WRITTEN PROBLEM A:
Please say whether each statement below agrees with the soil report, answering yes or no and quoting the deciding words from the soil report: (i) footings are to be designed for an allowable soil bearing pressure of 1,500 psf; (ii) free water was found in the pits during excavation; (iii) footings for columns should be at least 16 inches wide.

-- start of PASSAGE --

Results of USDA gradation analyses performed on a sample of the natural coarse granular soils
(minus 5-inch fraction) obtained from the site are presented on Figure 4. The laboratory test
results are summarized in Table 1. No free water was observed in the pits at the time of
excavation and the soils were slightly moist.
Foundation Recommendations: Considering the subsoil conditions encountered in the
exploratory pits and the nature of the proposed construction, we recommend spread footings
placed on either the undisturbed natural clay soils or the undisturbed natural gravel soils, and
designed for an allowable soil bearing pressure of 1,500 psf for support of the proposed
residence. Footings should be a minimum width of 16 inches for continuous walls and 2 feet for
columns. The topsoil and loose disturbed soils encountered at the foundation bearing level
within the excavation should be removed and the footing bearing level extended down to the
undisturbed natural soils. We should observe the completed foundation excavation for bearing
conditions. Exterior footings should be provided with adequate cover above their bearing
elevations for frost protection. Placement of footings at least 36 inches below the exterior grade
is typically used in this area. Continuous foundation walls should be heavily reinforced top and
bottom to span local anomalies such as by assuming an unsupported length of at least 12 feet.

-- end of PASSAGE --
-- start of TASK DATA --

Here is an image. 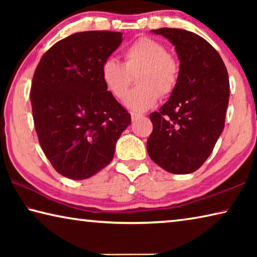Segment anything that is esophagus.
Listing matches in <instances>:
<instances>
[{
    "mask_svg": "<svg viewBox=\"0 0 257 257\" xmlns=\"http://www.w3.org/2000/svg\"><path fill=\"white\" fill-rule=\"evenodd\" d=\"M142 116H143V114H141V113H135V112L132 113V119H133V121L137 120V119H139V118H142Z\"/></svg>",
    "mask_w": 257,
    "mask_h": 257,
    "instance_id": "1",
    "label": "esophagus"
}]
</instances>
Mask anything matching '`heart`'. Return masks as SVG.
I'll return each instance as SVG.
<instances>
[{
  "label": "heart",
  "instance_id": "obj_1",
  "mask_svg": "<svg viewBox=\"0 0 257 257\" xmlns=\"http://www.w3.org/2000/svg\"><path fill=\"white\" fill-rule=\"evenodd\" d=\"M136 73L139 87L125 96L124 105L142 112L154 106L160 95L167 97L175 90L179 80L180 63L161 42L151 37H139L124 49L123 63L110 58L101 67L103 84L119 99L127 94L132 76Z\"/></svg>",
  "mask_w": 257,
  "mask_h": 257
}]
</instances>
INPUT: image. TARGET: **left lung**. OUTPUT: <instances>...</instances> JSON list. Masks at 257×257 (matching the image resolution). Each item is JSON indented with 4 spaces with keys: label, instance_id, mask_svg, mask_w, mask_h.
Listing matches in <instances>:
<instances>
[{
    "label": "left lung",
    "instance_id": "obj_1",
    "mask_svg": "<svg viewBox=\"0 0 257 257\" xmlns=\"http://www.w3.org/2000/svg\"><path fill=\"white\" fill-rule=\"evenodd\" d=\"M175 45L180 60L176 88L158 112L150 114L153 132L147 152L165 171H196L222 133L229 103V77L222 59L210 43L184 29L152 30Z\"/></svg>",
    "mask_w": 257,
    "mask_h": 257
}]
</instances>
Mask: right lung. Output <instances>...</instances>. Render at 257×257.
I'll return each instance as SVG.
<instances>
[{"label": "right lung", "mask_w": 257, "mask_h": 257, "mask_svg": "<svg viewBox=\"0 0 257 257\" xmlns=\"http://www.w3.org/2000/svg\"><path fill=\"white\" fill-rule=\"evenodd\" d=\"M121 42L118 32L72 34L55 43L35 70L30 101L38 142L69 179H87L105 168L132 123L101 78L102 63Z\"/></svg>", "instance_id": "1"}]
</instances>
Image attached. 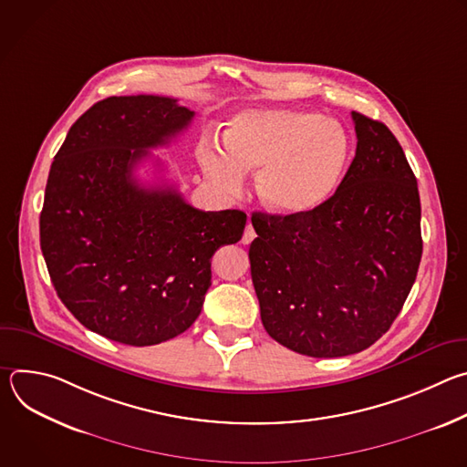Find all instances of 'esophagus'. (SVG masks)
I'll return each mask as SVG.
<instances>
[{
  "instance_id": "1",
  "label": "esophagus",
  "mask_w": 467,
  "mask_h": 467,
  "mask_svg": "<svg viewBox=\"0 0 467 467\" xmlns=\"http://www.w3.org/2000/svg\"><path fill=\"white\" fill-rule=\"evenodd\" d=\"M254 236H256V233H254V229H253V225L249 223L247 227H245V231H244V236H242V242L244 244H249V242H253L254 240Z\"/></svg>"
}]
</instances>
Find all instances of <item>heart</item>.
Segmentation results:
<instances>
[{"mask_svg":"<svg viewBox=\"0 0 467 467\" xmlns=\"http://www.w3.org/2000/svg\"><path fill=\"white\" fill-rule=\"evenodd\" d=\"M223 146H202L199 162L223 193L234 195L256 171L260 202L281 216L321 209L340 188L351 137L332 118L292 107L247 109L231 118Z\"/></svg>","mask_w":467,"mask_h":467,"instance_id":"heart-1","label":"heart"}]
</instances>
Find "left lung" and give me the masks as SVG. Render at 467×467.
<instances>
[{"label": "left lung", "instance_id": "obj_1", "mask_svg": "<svg viewBox=\"0 0 467 467\" xmlns=\"http://www.w3.org/2000/svg\"><path fill=\"white\" fill-rule=\"evenodd\" d=\"M355 159L305 216L253 213L251 279L268 335L314 358L360 353L401 312L423 253L416 175L391 130L351 112Z\"/></svg>", "mask_w": 467, "mask_h": 467}]
</instances>
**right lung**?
Listing matches in <instances>:
<instances>
[{
    "label": "right lung",
    "instance_id": "right-lung-1",
    "mask_svg": "<svg viewBox=\"0 0 467 467\" xmlns=\"http://www.w3.org/2000/svg\"><path fill=\"white\" fill-rule=\"evenodd\" d=\"M193 110L164 96H112L68 130L49 170L40 247L57 296L87 328L125 346L175 338L202 314L213 254L236 244L242 211L205 213L135 168Z\"/></svg>",
    "mask_w": 467,
    "mask_h": 467
}]
</instances>
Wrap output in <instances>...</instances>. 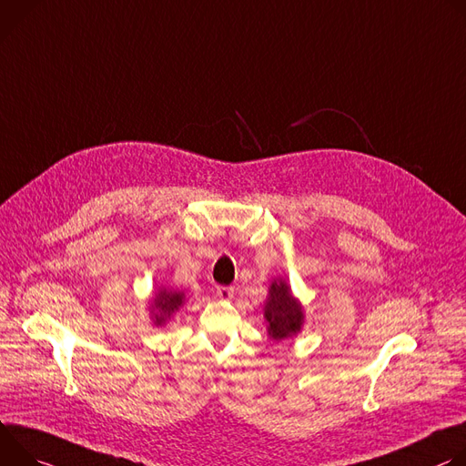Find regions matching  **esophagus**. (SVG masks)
<instances>
[{
  "label": "esophagus",
  "mask_w": 466,
  "mask_h": 466,
  "mask_svg": "<svg viewBox=\"0 0 466 466\" xmlns=\"http://www.w3.org/2000/svg\"><path fill=\"white\" fill-rule=\"evenodd\" d=\"M217 294H218V298H222V299H231L233 294H235V289H233V287L218 285V287H217Z\"/></svg>",
  "instance_id": "obj_1"
}]
</instances>
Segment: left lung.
Instances as JSON below:
<instances>
[{"label": "left lung", "mask_w": 466, "mask_h": 466, "mask_svg": "<svg viewBox=\"0 0 466 466\" xmlns=\"http://www.w3.org/2000/svg\"><path fill=\"white\" fill-rule=\"evenodd\" d=\"M265 319L268 322V335L283 340L299 331L303 313L299 303L292 298L290 287L285 281H274L265 307Z\"/></svg>", "instance_id": "obj_1"}]
</instances>
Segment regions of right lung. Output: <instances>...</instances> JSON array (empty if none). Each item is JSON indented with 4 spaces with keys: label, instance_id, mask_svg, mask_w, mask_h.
Masks as SVG:
<instances>
[{
    "label": "right lung",
    "instance_id": "1",
    "mask_svg": "<svg viewBox=\"0 0 466 466\" xmlns=\"http://www.w3.org/2000/svg\"><path fill=\"white\" fill-rule=\"evenodd\" d=\"M183 303V294L181 292H172V290H161L157 294V299H155L153 305V317H155V324L161 326L165 324V320L179 309V305Z\"/></svg>",
    "mask_w": 466,
    "mask_h": 466
}]
</instances>
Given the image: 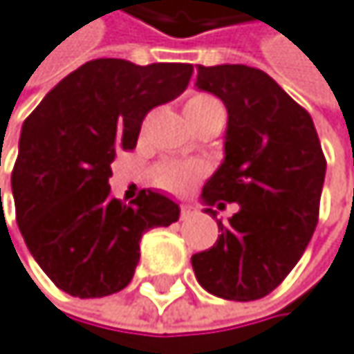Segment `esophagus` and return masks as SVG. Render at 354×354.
<instances>
[{"label":"esophagus","mask_w":354,"mask_h":354,"mask_svg":"<svg viewBox=\"0 0 354 354\" xmlns=\"http://www.w3.org/2000/svg\"><path fill=\"white\" fill-rule=\"evenodd\" d=\"M192 215H196V207H192V205H181V219H189Z\"/></svg>","instance_id":"34e87169"}]
</instances>
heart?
Returning a JSON list of instances; mask_svg holds the SVG:
<instances>
[{
	"label": "heart",
	"mask_w": 354,
	"mask_h": 354,
	"mask_svg": "<svg viewBox=\"0 0 354 354\" xmlns=\"http://www.w3.org/2000/svg\"><path fill=\"white\" fill-rule=\"evenodd\" d=\"M211 113H223V105L205 93L192 95L185 103V115L189 122L203 120ZM203 175V169L196 165H181V162H165L160 167H156L151 173V181L171 194H183L189 189V185Z\"/></svg>",
	"instance_id": "heart-1"
}]
</instances>
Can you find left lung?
Segmentation results:
<instances>
[{
    "mask_svg": "<svg viewBox=\"0 0 354 354\" xmlns=\"http://www.w3.org/2000/svg\"><path fill=\"white\" fill-rule=\"evenodd\" d=\"M196 69V86L227 109L225 158L203 201L241 209L227 225L217 219V243L192 255V266L209 293L251 302L277 289L308 247L327 162L310 113L268 73L247 65Z\"/></svg>",
    "mask_w": 354,
    "mask_h": 354,
    "instance_id": "1",
    "label": "left lung"
}]
</instances>
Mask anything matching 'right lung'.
I'll use <instances>...</instances> for the list:
<instances>
[{
	"instance_id": "right-lung-1",
	"label": "right lung",
	"mask_w": 354,
	"mask_h": 354,
	"mask_svg": "<svg viewBox=\"0 0 354 354\" xmlns=\"http://www.w3.org/2000/svg\"><path fill=\"white\" fill-rule=\"evenodd\" d=\"M187 63L88 61L63 77L25 120L12 171L16 223L59 289L103 297L124 289L149 227L179 219V205L141 189L124 205L111 196L118 149H133L149 109L179 97Z\"/></svg>"
}]
</instances>
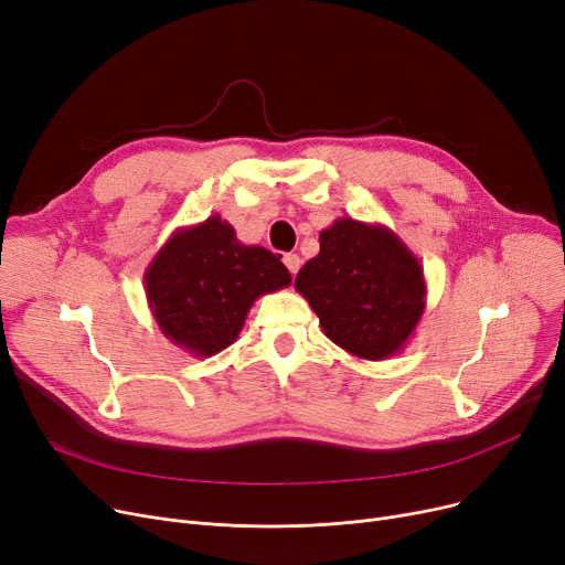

-- end of TASK DATA --

WRITTEN PROBLEM B:
Tally the lines in the rows above that contain the string "item" and give only the number.

EXERCISE OUTPUT A:
(i) Yes: "designed for an allowable soil bearing pressure of 1,500 psf"
(ii) No: "No free water was observed in the pits at the time of excavation"
(iii) No: "a minimum width of 16 inches for continuous walls and 2 feet for columns"

EXERCISE OUTPUT B:
3